INPUT DATA |
+++++
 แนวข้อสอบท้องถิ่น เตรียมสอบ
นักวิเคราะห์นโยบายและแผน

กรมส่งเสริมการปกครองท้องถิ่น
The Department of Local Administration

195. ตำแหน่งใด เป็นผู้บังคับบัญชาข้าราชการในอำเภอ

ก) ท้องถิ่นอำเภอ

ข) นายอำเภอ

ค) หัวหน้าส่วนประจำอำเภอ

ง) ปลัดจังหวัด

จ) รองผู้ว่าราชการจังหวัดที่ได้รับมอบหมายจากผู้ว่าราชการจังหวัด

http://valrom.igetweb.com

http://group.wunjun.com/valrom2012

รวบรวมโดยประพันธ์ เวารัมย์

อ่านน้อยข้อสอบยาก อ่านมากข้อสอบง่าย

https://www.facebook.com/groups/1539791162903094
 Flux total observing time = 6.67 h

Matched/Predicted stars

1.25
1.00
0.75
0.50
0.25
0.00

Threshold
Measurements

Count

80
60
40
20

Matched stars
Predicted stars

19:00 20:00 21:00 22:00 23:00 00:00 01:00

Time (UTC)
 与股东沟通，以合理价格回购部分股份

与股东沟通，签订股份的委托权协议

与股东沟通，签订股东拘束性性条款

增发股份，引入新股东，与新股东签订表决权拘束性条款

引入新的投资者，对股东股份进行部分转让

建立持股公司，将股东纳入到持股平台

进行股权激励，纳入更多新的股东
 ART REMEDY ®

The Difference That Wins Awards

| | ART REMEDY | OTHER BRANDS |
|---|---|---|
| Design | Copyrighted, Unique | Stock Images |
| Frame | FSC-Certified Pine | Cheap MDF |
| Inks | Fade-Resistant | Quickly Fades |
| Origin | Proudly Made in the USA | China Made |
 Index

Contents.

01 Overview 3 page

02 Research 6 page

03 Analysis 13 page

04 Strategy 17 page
+++++
WHAT YOU ARE ASKED TO DO |
Using the line that contains "China Made |" as the first, reproduce each line exactly through the last line of the listing.

FINISHED EXERCISE |
| Origin | Proudly Made in the USA | China Made |
 Index

Contents.

01 Overview 3 page

02 Research 6 page

03 Analysis 13 page

04 Strategy 17 page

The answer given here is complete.